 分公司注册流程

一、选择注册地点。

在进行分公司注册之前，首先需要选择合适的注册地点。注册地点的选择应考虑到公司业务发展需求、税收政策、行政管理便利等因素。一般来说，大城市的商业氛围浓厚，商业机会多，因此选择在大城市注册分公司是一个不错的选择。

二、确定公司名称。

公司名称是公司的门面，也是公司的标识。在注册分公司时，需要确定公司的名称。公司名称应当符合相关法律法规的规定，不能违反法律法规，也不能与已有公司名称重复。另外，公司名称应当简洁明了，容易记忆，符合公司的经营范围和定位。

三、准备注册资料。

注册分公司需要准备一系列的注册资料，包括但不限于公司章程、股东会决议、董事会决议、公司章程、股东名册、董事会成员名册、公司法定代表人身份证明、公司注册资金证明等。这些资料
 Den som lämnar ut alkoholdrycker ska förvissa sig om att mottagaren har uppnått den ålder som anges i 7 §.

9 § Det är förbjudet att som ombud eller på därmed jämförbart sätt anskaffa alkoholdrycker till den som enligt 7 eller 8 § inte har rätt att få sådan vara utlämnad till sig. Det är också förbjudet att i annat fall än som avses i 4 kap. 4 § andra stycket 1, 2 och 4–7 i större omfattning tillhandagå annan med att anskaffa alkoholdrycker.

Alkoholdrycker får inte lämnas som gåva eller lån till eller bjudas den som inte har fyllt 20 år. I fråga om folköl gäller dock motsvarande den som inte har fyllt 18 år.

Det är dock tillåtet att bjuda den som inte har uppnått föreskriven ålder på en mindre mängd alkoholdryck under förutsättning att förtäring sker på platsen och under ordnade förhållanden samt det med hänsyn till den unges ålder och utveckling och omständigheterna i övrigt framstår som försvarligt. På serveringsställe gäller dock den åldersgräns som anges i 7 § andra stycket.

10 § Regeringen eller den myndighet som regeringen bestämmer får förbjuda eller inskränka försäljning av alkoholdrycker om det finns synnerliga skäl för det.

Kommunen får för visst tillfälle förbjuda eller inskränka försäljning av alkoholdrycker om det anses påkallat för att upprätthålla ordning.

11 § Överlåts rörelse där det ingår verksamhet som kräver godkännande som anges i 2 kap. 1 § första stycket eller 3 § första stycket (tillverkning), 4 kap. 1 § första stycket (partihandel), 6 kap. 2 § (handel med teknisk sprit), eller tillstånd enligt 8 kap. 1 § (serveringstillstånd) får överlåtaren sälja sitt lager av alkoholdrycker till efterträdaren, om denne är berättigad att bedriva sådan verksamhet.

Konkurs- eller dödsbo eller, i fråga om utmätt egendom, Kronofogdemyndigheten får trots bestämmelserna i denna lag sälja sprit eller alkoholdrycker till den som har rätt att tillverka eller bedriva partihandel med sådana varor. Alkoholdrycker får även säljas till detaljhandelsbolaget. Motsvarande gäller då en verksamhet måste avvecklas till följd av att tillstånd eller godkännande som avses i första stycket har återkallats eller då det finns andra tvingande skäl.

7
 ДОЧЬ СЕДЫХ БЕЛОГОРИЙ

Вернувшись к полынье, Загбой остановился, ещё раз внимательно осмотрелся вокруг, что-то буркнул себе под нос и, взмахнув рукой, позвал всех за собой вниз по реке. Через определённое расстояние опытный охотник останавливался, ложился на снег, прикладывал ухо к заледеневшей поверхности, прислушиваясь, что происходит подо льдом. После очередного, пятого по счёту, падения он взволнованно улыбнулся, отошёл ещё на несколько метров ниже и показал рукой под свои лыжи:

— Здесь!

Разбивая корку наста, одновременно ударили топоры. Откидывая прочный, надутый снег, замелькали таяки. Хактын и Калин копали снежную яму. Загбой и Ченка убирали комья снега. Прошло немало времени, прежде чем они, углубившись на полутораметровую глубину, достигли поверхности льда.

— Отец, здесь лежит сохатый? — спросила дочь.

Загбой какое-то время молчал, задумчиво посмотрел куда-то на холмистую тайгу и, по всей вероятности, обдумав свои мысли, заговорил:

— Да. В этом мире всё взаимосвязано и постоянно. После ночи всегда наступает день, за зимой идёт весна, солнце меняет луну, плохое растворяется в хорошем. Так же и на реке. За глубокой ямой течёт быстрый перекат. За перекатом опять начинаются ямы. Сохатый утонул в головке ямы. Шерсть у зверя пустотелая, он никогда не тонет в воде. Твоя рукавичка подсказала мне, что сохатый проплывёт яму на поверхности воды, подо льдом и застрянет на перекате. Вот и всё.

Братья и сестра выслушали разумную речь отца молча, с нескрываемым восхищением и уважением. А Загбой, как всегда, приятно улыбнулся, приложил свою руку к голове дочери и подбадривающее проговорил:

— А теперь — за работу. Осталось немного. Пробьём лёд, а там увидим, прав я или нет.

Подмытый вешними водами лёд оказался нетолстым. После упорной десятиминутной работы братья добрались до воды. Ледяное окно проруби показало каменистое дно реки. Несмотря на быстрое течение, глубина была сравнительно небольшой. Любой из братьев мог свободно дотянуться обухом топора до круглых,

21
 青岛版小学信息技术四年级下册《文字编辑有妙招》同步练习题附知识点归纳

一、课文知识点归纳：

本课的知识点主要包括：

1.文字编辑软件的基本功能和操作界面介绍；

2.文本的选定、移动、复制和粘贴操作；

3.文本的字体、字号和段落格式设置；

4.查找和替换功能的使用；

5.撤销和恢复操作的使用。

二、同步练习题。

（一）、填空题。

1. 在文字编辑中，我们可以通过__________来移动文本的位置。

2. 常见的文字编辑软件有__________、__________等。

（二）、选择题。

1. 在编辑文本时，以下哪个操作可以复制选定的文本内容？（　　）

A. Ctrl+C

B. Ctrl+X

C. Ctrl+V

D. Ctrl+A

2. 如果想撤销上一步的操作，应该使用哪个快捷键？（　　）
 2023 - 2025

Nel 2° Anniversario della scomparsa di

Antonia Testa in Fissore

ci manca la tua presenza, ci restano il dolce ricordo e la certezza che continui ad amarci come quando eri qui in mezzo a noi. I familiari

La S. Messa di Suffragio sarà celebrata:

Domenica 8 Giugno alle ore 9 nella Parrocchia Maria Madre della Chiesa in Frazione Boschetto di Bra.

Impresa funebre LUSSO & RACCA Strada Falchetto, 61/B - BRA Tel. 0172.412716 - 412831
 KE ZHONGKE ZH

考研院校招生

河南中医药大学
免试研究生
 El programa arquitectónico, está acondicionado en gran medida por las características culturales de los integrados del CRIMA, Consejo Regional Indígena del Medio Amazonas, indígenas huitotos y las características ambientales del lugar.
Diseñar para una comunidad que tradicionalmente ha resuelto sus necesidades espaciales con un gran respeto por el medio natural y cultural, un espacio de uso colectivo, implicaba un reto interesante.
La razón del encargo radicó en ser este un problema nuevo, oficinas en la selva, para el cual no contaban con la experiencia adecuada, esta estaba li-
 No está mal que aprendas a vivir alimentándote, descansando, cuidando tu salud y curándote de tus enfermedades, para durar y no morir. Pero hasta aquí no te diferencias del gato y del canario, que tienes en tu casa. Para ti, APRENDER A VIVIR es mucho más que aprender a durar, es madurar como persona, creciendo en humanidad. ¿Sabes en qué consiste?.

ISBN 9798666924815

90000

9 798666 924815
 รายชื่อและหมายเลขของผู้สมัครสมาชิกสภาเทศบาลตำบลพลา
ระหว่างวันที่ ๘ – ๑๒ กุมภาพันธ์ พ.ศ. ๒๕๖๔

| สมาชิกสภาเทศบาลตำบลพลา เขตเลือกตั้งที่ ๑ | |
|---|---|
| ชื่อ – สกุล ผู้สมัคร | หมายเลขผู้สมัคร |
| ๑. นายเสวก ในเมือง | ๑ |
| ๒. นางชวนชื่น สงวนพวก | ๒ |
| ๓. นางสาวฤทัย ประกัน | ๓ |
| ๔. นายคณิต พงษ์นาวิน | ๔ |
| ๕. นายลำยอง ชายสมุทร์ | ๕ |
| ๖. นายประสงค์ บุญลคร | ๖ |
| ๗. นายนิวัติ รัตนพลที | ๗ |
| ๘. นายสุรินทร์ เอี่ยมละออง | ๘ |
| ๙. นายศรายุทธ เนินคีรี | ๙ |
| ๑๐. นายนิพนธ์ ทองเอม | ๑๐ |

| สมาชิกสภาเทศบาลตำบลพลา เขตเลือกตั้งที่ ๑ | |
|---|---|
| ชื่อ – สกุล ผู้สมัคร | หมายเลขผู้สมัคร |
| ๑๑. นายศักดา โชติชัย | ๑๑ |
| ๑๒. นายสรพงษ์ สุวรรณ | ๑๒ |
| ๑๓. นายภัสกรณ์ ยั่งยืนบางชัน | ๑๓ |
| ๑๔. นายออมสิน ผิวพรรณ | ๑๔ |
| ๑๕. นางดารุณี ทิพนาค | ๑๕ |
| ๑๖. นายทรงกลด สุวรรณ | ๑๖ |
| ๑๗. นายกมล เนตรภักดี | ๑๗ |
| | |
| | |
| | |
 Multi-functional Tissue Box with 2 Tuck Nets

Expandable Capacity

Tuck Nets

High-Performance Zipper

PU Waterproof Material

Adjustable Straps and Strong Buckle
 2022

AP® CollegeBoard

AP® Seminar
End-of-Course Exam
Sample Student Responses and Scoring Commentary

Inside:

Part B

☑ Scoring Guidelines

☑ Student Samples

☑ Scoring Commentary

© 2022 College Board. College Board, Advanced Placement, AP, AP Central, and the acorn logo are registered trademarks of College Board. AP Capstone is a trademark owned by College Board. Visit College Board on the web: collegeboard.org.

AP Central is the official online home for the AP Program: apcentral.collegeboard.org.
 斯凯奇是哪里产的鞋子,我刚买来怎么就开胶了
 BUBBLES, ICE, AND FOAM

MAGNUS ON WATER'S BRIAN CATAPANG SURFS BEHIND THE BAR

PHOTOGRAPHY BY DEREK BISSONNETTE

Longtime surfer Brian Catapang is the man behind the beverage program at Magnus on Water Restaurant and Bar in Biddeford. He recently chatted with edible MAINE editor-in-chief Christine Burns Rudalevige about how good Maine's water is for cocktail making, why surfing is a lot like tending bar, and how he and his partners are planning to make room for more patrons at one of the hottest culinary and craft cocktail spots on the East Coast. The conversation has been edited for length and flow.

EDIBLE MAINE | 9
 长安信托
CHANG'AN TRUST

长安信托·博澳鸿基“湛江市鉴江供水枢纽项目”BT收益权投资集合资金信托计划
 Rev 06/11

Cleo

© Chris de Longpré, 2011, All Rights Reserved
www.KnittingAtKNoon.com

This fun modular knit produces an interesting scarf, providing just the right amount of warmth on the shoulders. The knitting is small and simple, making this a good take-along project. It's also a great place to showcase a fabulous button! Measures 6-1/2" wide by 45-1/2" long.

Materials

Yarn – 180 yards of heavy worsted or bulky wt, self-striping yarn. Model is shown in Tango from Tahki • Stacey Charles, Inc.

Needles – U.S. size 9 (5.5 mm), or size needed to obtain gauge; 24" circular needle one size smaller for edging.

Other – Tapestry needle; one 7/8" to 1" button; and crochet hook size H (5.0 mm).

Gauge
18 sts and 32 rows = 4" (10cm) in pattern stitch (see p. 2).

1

------

**WORK TO BE COMPLETED:** The expected output is the exact run of lines from the start of the entries through the line with "Den som lämnar", inclusive.

**SOLUTION TO THIS EXERCISE:**
 分公司注册流程

一、选择注册地点。

在进行分公司注册之前，首先需要选择合适的注册地点。注册地点的选择应考虑到公司业务发展需求、税收政策、行政管理便利等因素。一般来说，大城市的商业氛围浓厚，商业机会多，因此选择在大城市注册分公司是一个不错的选择。

二、确定公司名称。

公司名称是公司的门面，也是公司的标识。在注册分公司时，需要确定公司的名称。公司名称应当符合相关法律法规的规定，不能违反法律法规，也不能与已有公司名称重复。另外，公司名称应当简洁明了，容易记忆，符合公司的经营范围和定位。

三、准备注册资料。

注册分公司需要准备一系列的注册资料，包括但不限于公司章程、股东会决议、董事会决议、公司章程、股东名册、董事会成员名册、公司法定代表人身份证明、公司注册资金证明等。这些资料
 Den som lämnar ut alkoholdrycker ska förvissa sig om att mottagaren har uppnått den ålder som anges i 7 §.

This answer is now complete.